When the Funeral Service Should Be Held
Traditionally the funeral service is held within the week following the death. The circumstances of the death and the convenience of schedule so that the majority of friends and family may be present for the services often dictate the selection of the date. The services are usually held either in the church or the funeral home. Sometimes the circumstances of the death
or the position that the individual held in the community require a more private or more public setting.
Funeral Masses may not be held during the latter part of Holy Easter Week (Thursday, Friday, Saturday or Easter Sunday). They are also prohibited on the Sundays during Advent (the four Sundays before December 25th), Lent (the 40 day period before Easter), and the Sundays between Easter and Pentecost (50 days after Easter).
A Funeral Mass may be held on Ash Wednesday, the first day of Lent, but ashes would not be distributed in the church on that day.
Offering Respects Through the Wake
Those attending the Vigil Service or Wake will want to do things to show respect for the deceased.

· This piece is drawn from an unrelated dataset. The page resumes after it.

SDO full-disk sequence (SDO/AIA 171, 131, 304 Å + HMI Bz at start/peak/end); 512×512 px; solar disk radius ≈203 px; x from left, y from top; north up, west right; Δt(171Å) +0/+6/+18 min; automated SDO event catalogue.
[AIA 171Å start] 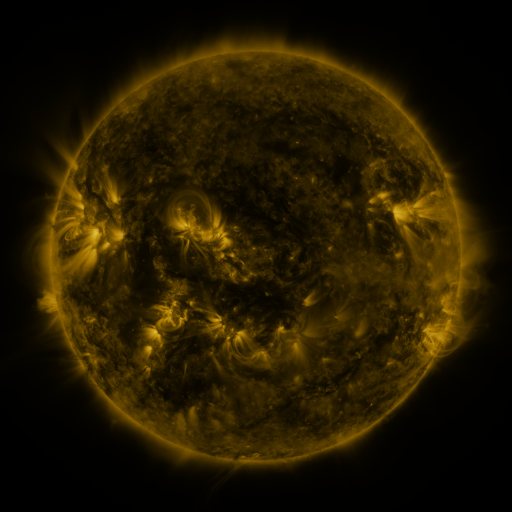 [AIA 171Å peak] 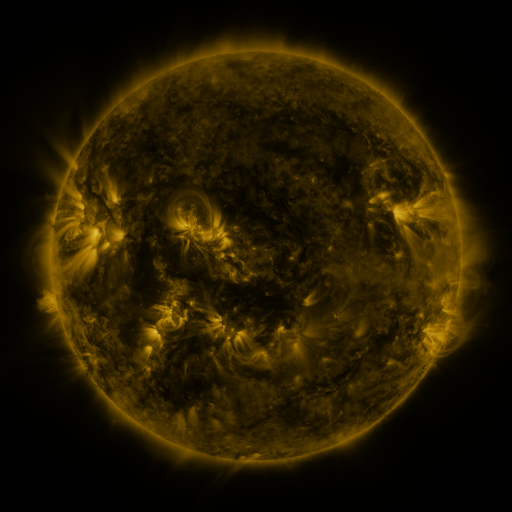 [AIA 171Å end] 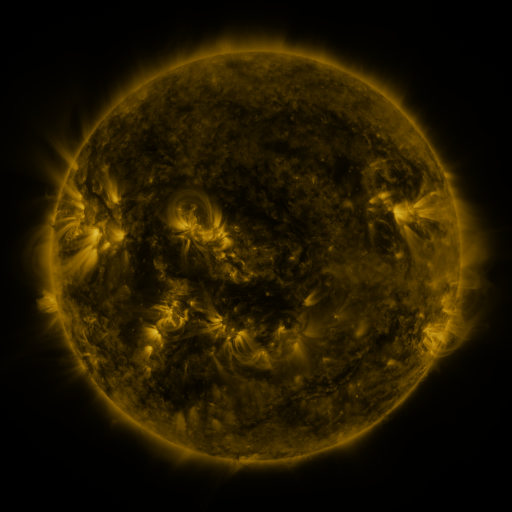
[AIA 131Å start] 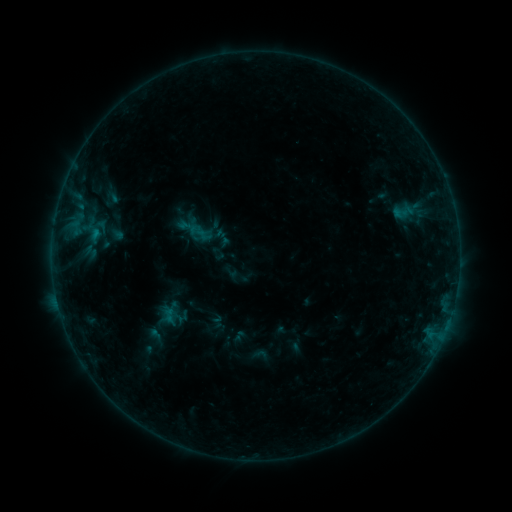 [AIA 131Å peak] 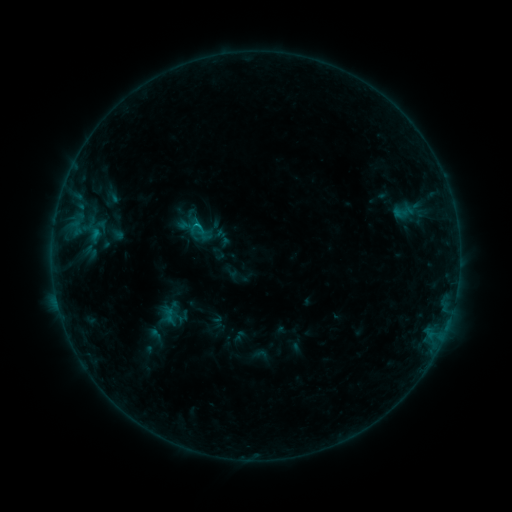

Words and actions which support religious traditions and customs will offer support and comfort for the grieving family.
Final Resting State
Family members may have strong opinions about the way a loved one should be laid to rest. Preferences about the type of casket and the clothing that the loved one will be buried in are left to the family. The Catholic Church attempts to honor these preferences while maintaining liturgical structure and respect for the body.
Burial
Burial is still the predominant means of providing a final resting state for the body. The Rite of Committal Service is held either at the grave site or in a chapel at the cemetery. The priest conducts the service by reading Scripture, offering comforting words to the bereaved, and committing the body back to the earth. The service is concluded with a word of prayer.
Cremation
The Roman Catholic Church prohibited cremation until 1963. They did so partially as a rejection of the practice of other religions and partially as an application of their understanding of doctrine. The belief that the body was a temple of the Holy Spirit, or presence of God, and that it would one day be resurrected influenced the Church’s policy and practice regarding cremation.
Today cremation is an accepted choice for the final resting state of the body. There are still certain restrictions that are included if cremation was chosen. The remains of the deceased are to be treated with the utmost respect. It would not be acceptable to scatter the remains of the body anywhere. The remains should be placed in an appropriate container and then either buried in a cemetery or placed in a crypt, vault or mausoleum. The ashes should not be displayed in the home or put away in a safe or bank vault.